Tuesday, September 6, 2022

Lead the Mindful Way

 "Children have never been very good at listening to their elders, but they they have never failed to imitate them."-James Baldwin


Our students mindfulness practice must start with us. As the educators in their lives we are responsible for leading by example and educating through action. 

In the link below you will find a wonderful article which articulates the case for mindful educators and mindfulness in education. 

Mindfulness in Education

At the beginning of the article the idea of a class mindful leader is introduced. I love this idea. Begin with showing them mindfulness through your actions, then teach them how to be mindful, and as they grow encourage them to take responsibility for mindfulness. Empower them to teach others how to be mindful. This is an idea that I plan to try in my classroom mindfulness lessons.

Finding your own mindfulness practice will help reduce your stress and help you find a calm. This is not always easy when there is chaos.

Over the long weekend my family went camping. We stayed up late, as you do when camping. This meant our four-year-old was WAY OFF her sleeping routine. If you have ever had or known a tired four-year-old then you know you are dealing with meltdowns and BIG emotions. I understand that when her emotions are too big for her to understand and I need to be her calm in the chaos of emotions...daddy on the other hand does not.

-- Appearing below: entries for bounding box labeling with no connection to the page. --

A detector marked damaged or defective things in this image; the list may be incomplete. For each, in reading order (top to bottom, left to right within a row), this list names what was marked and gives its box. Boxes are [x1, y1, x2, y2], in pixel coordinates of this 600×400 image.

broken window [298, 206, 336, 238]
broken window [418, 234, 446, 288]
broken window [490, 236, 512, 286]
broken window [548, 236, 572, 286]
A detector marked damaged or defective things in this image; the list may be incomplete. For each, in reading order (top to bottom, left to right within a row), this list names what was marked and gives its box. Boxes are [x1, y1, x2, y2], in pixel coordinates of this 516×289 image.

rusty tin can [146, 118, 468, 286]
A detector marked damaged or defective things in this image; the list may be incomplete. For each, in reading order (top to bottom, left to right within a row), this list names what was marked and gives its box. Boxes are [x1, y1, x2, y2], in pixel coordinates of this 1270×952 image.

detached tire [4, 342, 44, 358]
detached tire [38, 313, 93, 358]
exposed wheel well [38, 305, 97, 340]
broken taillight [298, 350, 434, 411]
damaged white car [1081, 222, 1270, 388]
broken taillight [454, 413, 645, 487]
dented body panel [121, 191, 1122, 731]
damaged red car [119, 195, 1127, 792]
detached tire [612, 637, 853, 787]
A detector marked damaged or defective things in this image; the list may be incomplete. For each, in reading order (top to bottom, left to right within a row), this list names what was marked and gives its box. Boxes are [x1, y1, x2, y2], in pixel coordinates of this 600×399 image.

I found myself over the weekend talking about being the calm, showing the calm, and that joining in the big emotions, by yelling to stop melting down, will only create another meltdown. 

In your class, in the halls, at lunch, in specials, and at recess, you will see big and small emotions. You don't have to yell to grab attention. Use mindfulness to calm your own emotions. Equip yourself with mindful emotion check ins and then help your students learn to do mindful emotion check ins too.

Be the Calm in Their Chaos. 

Be the mindful example they need to see and you want them to imitate.

This week let's practice taking deep breaths to calm our minds and bodies. Try the 7/11 Breathing. Breath in, through your nose for 7. Breath out through your mouth for 11.

When we take mindful breaths it's a good thing to remember that the out breath should always be longer than the in breath. This will trigger the parasympathetic nervous system ( the system of the body that calms you and helps you feel relaxed and safe).

Start your mindfulness practice this week as you begin sharing the mindfulness journey with your students.